### SOURCE EXCERPT

PLF C++ Library - Blog

3-12-2017 - 'auto': Dangerous Gimmick, or merely the innocuous result of too many programmers huffing the 'terse code' paint?

For 30 years, comp sci teachers have been trying to educate programmers out of using meaninglessly terse variable, class and object names. But now, the battle appears to be being lost, as too many programmers are failing to recognise that typenames are not an exception.

For the sake of argument, let's say I'm stupid. I like to write code like "int i = 10;". 'i' has an inherent meaning. Sure, I can look at the code and infer the meaning, but that increases cognitive load - or maybe I'm the kind of programmer that takes a perverse pride in my ability to rapidly infer meaning out of meaningless code. If the latter, I'm even dumber than I thought because I failed to realise that those brain cycles could be better spent on other things.

Let's separate this out into 4 concepts: "terseness", "aesthetics", "readability" and "meaningfulness". Compare and contrast the following two paragraphs:

"Colony is a container with fast insertion and erasure times, which doesn't invalidate pointers to non-erased elements."

versus

"Colony is a container with fast insertion and erasure times, which doesn't invalidate pointers to non-erased elements. This makes it beneficial for programs where there is substantial interlinking between different sets of elements and where elements are being erased and inserted continuously in real time."

The first paragraph is more terse. Aesthetically, there is no substantial difference between the two, unless you aesthetically prefer shorter writings - this is because aesthetics are largely subjective and meaningless, typically based more on familiarity than logic. The readability of both paragraphs is the same - it's just that the second paragraph makes you read more. But the meaningfulness of the second paragraph is greater. The second sentence in the paragraph *can* be inferred from the first, but doing so (a) increases the cognitive load of the reader and (b) increases the chance they might create an incorrect inference in their own minds, purely through the flexibility of the human brain and thinking.

So we can see that readability and aesthetics do not necessarily have anything to do with terseness or meaningfulness, but terseness and meaningfulness can be opposed. And while there are certainly ways of writing which are both more terse and more meaningful at the same time, often there's a tradeoff. Many programmers appear to side on the 'fewer keystrokes' way of thinking, but this is a mistake if you understand that code is always read more than it is written, even if it's a program that only you yourself will ever read. Going over and over your code is made more tedious and more time-consuming if you waste cycles decrypting the semantics of it.

For this reason, teachers of comp sci will tell you to give your variables and classnames real names, ones which indicate their purpose. Even if "i" is a counter in a loop, just calling it "counter" negates other possible meanings of the variable, and makes the code more meaningful as a result. So why, now, are programmers in multiple languages opting for code similar to "auto i = 0;"?

######
### DATA PROVIDED

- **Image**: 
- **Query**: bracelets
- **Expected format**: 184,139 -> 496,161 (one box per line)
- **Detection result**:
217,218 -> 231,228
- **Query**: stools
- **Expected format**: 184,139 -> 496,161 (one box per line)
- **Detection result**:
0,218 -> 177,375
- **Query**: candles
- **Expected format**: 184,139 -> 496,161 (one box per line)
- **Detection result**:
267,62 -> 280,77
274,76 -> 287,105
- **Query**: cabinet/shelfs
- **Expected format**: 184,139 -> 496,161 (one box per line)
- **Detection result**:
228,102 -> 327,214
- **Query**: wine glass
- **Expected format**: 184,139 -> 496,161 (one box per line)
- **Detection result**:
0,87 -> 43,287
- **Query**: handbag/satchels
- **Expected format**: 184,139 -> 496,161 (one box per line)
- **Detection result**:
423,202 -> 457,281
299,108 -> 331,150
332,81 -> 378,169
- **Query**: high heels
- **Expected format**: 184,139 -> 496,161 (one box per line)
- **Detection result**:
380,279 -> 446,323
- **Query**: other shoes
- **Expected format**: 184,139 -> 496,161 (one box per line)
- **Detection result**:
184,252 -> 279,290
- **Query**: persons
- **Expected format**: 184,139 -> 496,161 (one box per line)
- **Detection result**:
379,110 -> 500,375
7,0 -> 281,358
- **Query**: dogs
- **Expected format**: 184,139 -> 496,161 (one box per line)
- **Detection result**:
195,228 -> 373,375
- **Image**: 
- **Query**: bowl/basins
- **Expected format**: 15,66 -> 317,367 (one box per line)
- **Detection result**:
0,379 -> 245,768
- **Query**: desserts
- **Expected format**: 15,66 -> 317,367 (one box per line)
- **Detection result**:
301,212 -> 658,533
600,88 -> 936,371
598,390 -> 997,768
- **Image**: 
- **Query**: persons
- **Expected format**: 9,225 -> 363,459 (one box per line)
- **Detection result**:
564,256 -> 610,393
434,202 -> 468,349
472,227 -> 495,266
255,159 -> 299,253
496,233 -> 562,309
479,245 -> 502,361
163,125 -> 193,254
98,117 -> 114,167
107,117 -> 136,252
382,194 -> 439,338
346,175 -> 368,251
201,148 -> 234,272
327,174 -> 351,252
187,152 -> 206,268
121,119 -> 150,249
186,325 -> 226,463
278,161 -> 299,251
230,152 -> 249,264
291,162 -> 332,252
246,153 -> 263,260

######

◆ **TASK INSTRUCTIONS**:
• a. Please set down the lines of the records starting at the line that contains "- **Query**: high heels" and ending at the line that contains "184,252 -> 279,290", with both of those lines included and nothing changed.
• b. Take the blog post on C++ 'auto' further, picking up right after its final sentence.
The records have no connection to the text that precedes them.

◆ **EXERCISE ANSWERS**:
• a.
- **Query**: high heels
- **Expected format**: 184,139 -> 496,161 (one box per line)
- **Detection result**:
380,279 -> 446,323
- **Query**: other shoes
- **Expected format**: 184,139 -> 496,161 (one box per line)
- **Detection result**:
184,252 -> 279,290

• b.
Let's, again, break this down into multiple categories. The two I'm familiar with are "type cascading" and "terseness". We already understand how terseness is problematic, but to go into more depth, look at the following two sections of C++ code:

for (auto i = some_stuff.begin(); i != some_stuff.end(); ++i)
{
   // do stuff with 'i'
}

vs

for (vector<int>::iterator current_stuff = some_stuff.begin(); current_stuff != some_stuff.end(); ++current_stuff)
{
   // do stuff with 'current_stuff'
}

So, we're forcing the reader to infer three things in the first section: the type of 'some_stuff', the type of 'i' (iterator or pointer to an element, , presumably) and the meaning of 'i' in the enclosed code. Now, if the loop is reasonably short and uncomplicated, perhaps the omission of a meaningful name for 'i' is not that important - it's right there, after all. If the loop contains a lot of code however, 'i' makes it less meaningful, particularly if there are other meaningless variable names like 'j'. But the worse of the two is the type inference. Not only does the reader have to infer the type of 'i' by going back through the code and finding out what 'some_stuff' refers to, but they must now also infer whether 'i' is an iterator or a pointer.

So while we save keystrokes with the first section, and from a certain point of view it could be considered more aesthetically " pleasing", it is also much more meaningless, and creates more cognitive load, rather than less. This is bad code: not because it's terse, but because you waste more human energy and brain cycles in the code's lifetime.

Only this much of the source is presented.